EXTRACT PROVIDED>
'''
WORST HITTER, AMERICAN LEAGUE
Stephen Drew, Boston-New York

BA
R
H
2B
3B
HR
RBI
BB
IB
HB
SB
.162 18 44 14 1 7 26 24 3 0 1

We all thought, last winter, that the veteran shortstop wasn’t worth the many dollars he and super-agent Scott Boras tried to command on the free agent market. But we didn’t know that he was going to be this bad, either. It didn’t matter if it was the Red Sox (.176) or the Yankees (.150), Drew stunk it up at the plate from start to finish. Boras now has his work cut out even more as Drew becomes a free agent yet again and is already lobbying him with claims that he’s still “elite” and “the best defensive shortstop” among the free agents. So once was Leo Durocher, all while he was called the All-American Out.


WORST HITTER, NATIONAL LEAGUE
Dan Uggla, Atlanta-San Francisco

BA
R
H
2B
3B
HR
RBI
BB
IB
HB
SB
.149 14 21 3 0 2 10 11 0 4 0

It’s apparently the end of the road for a player who not long ago could be counted on year in and year out for 30-plus homers and 70-plus walks. Uggla extended a miserable trend from late last year, unable to get anything going at the plate; the Braves finally gave up and let him go in July. The Giants took a chance on him but wondered why after 11 hitless at-bats and six strikeouts. Chances are, if he’s playing baseball next Apri,l it will be in the minors. He’ll be well compensated, too; the Braves owe him $13 million in 2015.


BEST PITCHER, AMERICAN LEAGUE
Felix Hernandez, Seattle Mariners

W-L
IP
H
R
ER
BB
HB
WP
BK
SO
ERA
15-6 236 170 68 56 46 5 18 0 248 2.14

King Felix is king again after another stellar effort that all but confirms him as the greatest Mariners pitcher ever (with all due respect to Randy Johnson and Jamie Moyer). He stole the AL ERA title away from Chris Sale after a last-minute scoring change took four earned runs off his stat sheet. Hernandez has thrown 200-plus innings and struck out 200-plus batters in each of his last six seasons; only Walter Johnson, Tom Seaver and Roger Clemens have put together longer streaks.
'''
AVAILABLE DATA>
'''
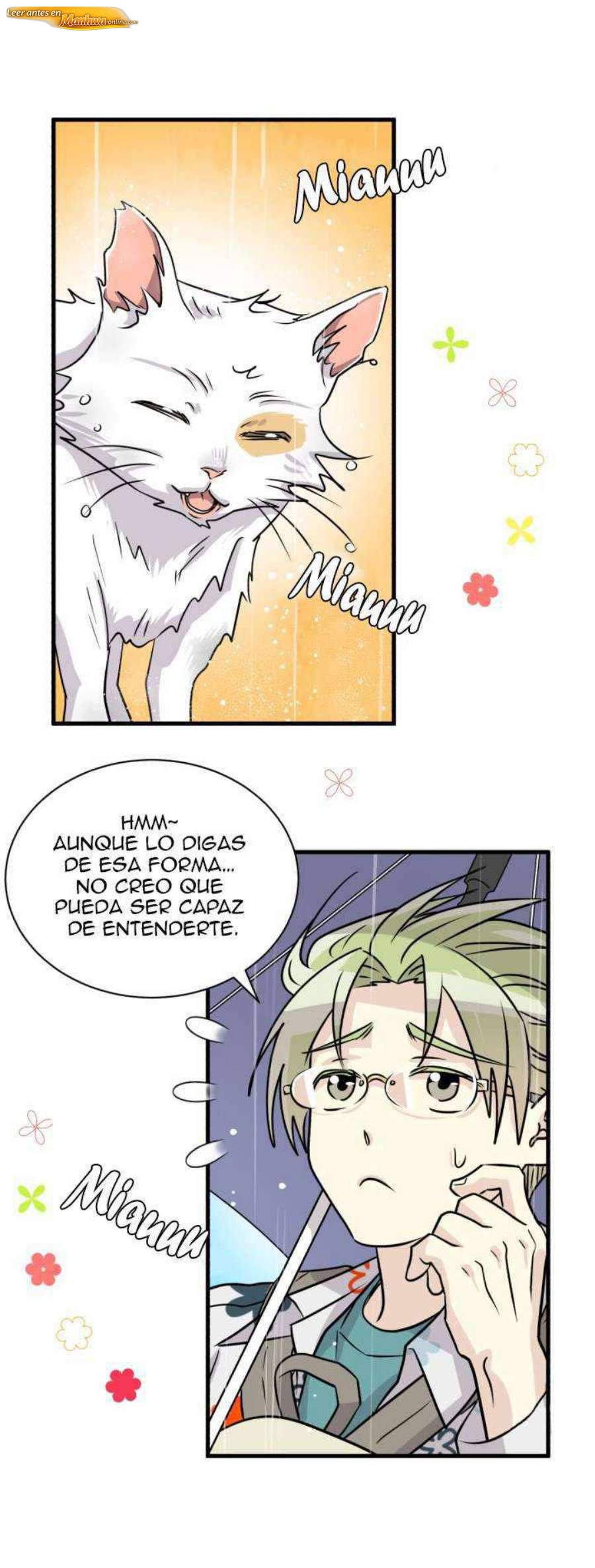 Mi enemigo de al lado Capítulo 24 - página 15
'''
QUESTIONS TO ANSWER>
A - In the baseball season review, reproduce everything from "It’s apparently the" down to "million in 2015.", substituting "San Francisco club" for "Giants".
B - Extend the baseball season review beyond its final sentence.

YOUR RESPONSES>
A -
It’s apparently the end of the road for a player who not long ago could be counted on year in and year out for 30-plus homers and 70-plus walks. Uggla extended a miserable trend from late last year, unable to get anything going at the plate; the Braves finally gave up and let him go in July. The San Francisco club took a chance on him but wondered why after 11 hitless at-bats and six strikeouts. Chances are, if he’s playing baseball next Apri,l it will be in the minors. He’ll be well compensated, too; the Braves owe him $13 million in 2015.

B -
BEST PITCHER, NATIONAL LEAGUE
Clayton Kershaw, Los Angeles Dodgers

W-L
IP
H
R
ER
BB
HB
WP
BK
SO
ERA
21-3 198.1 139 42 39 31 2 7 2 239 1.77

It wasn’t the best of starts for the Dodgers ace; he missed all of April with a sore shoulder, and in his fourth start back he arguably suffered his worst outing ever when he was pummeled for six runs in less than two innings at Arizona. After that, he was virtually untouchable—pitching so magnificently with a 1.43 ERA over his final 22 starts that he’s now considered a prime candidate to win the NL MVP. And that’s never easy for a pitcher to earn. Kershaw now owns four straight NL ERA crowns.


WORST PITCHER, AMERICAN LEAGUE
Bruce Chen, Kansas City Royals

W-L
IP
H
R
ER
BB
HB
WP
BK
SO
ERA
2-4 48.1 69 40 40 16 1 0 0 36 7.45

Time was, Chen was the only pitcher who seemed to know how to throw in Kansas City. But now the 37-year-old Panamanian is living in the Bizarro World, which is good news for the playoff-worthy Royals—and bad news for him. An aching back plagued Chen early in the season, and he never found his groove upon his return; when he got shelled for five runs in an extra-inning relief appearance against the Twins in late August, the Royals unceremoniously bid him farewell.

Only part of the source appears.